LinuxQuestions.org
Review your favorite Linux distribution.
Go Back   LinuxQuestions.org > Forums > Linux Forums > Linux - Software
User Name
Password
Linux - Software This forum is for Software issues.
Having a problem installing a new program? Want to know which application is best for the job? Post your question in this forum.

Notices


Reply
  Search this Thread
Old 08-20-2010, 05:45 AM   #1
lylemwood
Member
 
Registered: Jan 2008
Location: Toronto, Canada
Distribution: Slackware, CentOS
Posts: 47

Rep: Reputation: 18
rsync hangs and locks server


Hello all,

I've had an interesting experience that is completely unprecedented in my history of using rsync. As I write this I'm listening to my server squeal like a stuck pig as the Adaptec RAID controller rebuilds my RAID-5 array (and doesn't lose any data, I HOPE!!!!)

rsync is an integral part of my Disaster Recovery plan at the office. I have a NFS server that hosts all the business critical VMs that my company runs and a couple of VMware hosts that link thereto and attempt to make the best of things. I know NFS isn't the most optimal solution, but that's a conversation for another thread.
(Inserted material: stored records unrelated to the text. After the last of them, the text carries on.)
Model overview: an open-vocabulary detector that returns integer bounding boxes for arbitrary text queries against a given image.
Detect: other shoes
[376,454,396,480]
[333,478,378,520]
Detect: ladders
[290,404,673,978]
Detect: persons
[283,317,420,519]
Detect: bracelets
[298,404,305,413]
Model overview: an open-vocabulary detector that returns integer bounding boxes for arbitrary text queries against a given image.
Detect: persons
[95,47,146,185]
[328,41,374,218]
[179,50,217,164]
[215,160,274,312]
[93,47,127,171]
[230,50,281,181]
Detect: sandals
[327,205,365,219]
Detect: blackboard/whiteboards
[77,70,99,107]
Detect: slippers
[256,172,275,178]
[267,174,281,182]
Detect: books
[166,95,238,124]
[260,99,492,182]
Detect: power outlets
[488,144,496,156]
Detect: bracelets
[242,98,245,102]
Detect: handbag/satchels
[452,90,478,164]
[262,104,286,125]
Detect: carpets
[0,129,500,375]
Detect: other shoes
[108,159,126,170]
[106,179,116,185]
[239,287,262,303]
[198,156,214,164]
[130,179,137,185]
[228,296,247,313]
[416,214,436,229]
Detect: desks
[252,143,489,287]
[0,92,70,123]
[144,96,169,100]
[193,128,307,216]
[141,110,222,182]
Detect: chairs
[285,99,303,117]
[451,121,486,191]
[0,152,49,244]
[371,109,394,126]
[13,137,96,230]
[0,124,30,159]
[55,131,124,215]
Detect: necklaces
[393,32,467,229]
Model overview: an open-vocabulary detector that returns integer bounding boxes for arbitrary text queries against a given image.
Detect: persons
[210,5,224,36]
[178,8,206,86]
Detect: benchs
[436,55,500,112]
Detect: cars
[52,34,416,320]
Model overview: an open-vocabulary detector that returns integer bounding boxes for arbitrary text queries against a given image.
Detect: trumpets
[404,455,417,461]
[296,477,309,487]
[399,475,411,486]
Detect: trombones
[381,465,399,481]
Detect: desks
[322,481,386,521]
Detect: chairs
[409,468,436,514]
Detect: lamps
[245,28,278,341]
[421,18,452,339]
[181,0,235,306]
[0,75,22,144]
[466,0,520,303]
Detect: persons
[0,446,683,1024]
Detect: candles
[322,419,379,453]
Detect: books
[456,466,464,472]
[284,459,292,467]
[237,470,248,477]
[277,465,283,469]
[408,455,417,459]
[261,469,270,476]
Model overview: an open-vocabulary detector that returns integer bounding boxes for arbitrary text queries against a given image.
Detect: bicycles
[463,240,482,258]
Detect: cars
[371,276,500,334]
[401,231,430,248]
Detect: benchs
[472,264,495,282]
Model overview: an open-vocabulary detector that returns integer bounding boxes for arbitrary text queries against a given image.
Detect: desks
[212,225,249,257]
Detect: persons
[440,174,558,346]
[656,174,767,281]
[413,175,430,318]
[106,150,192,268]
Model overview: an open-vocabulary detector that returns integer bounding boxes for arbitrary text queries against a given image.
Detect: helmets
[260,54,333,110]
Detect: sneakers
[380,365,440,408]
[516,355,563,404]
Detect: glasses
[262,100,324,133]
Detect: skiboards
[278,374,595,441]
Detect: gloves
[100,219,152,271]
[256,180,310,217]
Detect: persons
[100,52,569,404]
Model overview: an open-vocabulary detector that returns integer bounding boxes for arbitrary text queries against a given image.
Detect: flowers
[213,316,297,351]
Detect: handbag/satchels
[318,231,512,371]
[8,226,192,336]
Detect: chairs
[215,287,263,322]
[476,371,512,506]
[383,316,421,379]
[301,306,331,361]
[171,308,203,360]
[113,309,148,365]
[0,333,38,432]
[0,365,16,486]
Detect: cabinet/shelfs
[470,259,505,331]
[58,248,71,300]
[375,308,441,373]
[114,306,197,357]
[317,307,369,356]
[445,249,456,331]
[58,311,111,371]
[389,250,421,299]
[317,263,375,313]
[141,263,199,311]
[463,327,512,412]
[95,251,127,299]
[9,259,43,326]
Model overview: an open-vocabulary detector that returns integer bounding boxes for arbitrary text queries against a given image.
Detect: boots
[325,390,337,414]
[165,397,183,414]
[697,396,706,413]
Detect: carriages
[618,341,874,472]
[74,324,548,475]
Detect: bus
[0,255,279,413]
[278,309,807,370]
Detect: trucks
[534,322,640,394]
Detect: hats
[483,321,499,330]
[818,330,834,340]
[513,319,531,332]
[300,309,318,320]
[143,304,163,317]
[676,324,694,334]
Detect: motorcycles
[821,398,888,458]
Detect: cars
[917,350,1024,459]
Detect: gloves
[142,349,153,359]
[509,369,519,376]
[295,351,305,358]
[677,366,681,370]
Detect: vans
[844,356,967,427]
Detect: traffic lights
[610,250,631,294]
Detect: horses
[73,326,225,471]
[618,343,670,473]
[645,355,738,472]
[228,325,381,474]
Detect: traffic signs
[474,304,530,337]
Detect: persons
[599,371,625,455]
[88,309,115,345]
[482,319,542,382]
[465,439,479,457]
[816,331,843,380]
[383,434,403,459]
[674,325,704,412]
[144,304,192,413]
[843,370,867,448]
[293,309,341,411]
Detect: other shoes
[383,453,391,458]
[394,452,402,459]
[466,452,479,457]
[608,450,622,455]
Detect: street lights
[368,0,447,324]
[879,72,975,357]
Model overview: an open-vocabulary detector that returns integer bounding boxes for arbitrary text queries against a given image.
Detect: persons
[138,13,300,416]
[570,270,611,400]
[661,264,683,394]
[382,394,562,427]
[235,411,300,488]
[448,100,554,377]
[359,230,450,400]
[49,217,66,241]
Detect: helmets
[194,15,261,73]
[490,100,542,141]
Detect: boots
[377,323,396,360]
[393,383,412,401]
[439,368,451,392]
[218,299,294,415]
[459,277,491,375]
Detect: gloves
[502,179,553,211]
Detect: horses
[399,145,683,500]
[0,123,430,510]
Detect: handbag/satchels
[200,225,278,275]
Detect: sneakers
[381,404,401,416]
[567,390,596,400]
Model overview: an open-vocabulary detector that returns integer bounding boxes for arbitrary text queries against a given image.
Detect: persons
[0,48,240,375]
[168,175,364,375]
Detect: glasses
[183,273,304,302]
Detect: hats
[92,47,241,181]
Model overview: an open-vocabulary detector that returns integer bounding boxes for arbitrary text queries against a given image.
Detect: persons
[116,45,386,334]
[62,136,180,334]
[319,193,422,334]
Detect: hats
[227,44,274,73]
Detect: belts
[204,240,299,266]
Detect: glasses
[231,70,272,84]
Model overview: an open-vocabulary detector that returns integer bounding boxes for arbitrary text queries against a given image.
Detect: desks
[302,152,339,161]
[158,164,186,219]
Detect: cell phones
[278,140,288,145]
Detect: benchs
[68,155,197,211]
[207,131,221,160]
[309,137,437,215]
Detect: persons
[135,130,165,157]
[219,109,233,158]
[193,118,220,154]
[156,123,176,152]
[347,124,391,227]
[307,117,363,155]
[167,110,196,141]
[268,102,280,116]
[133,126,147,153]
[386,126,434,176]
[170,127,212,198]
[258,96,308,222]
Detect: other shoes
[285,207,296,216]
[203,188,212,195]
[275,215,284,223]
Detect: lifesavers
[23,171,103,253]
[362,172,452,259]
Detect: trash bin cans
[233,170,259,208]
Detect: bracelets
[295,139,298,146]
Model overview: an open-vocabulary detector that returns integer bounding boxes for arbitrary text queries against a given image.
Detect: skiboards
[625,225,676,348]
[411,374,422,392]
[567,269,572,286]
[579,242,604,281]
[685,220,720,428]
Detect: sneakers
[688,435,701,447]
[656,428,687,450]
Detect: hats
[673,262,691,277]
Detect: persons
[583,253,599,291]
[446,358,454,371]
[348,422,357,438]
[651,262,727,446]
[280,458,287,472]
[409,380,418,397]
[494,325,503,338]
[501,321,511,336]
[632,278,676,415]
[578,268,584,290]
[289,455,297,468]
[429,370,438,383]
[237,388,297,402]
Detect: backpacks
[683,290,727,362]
My rsync woes began tonight and took an unexpected turn for the worst as I was attempting to implement the most white-knuckled portion of this scenario.

The Process:
1. A script runs that shuts down all VMs that access the NFS array
2. Post-shutdown, the server then rsyncs to a local HDD for fast-backup and to minimize downtime
3. During daily operation, another script will rsync the backed-up VMs to an offsite server that keeps them in case we have a disaster scenario

My plans never made it to step 3 since rsync started crashing during the local portion (step 2).

My Hardware:
1. Adapted 5405 4-port hardware RAID controller
2. 3 x Western Digital Black SATA 2.0 HDDs (1TB each) in RAID-5 config
3. 1 x Western Digital Black SATA 2.0 HDD (2TB) in solo-mode on the same controller

The Software:
- Slackware Linux 13.0 64-bit
- rsync 3.0.6

The files:
All are VM files and, as a result, the virtual disks get quite large. They're up to 80GB/disk on one machine, but most are below 50GB.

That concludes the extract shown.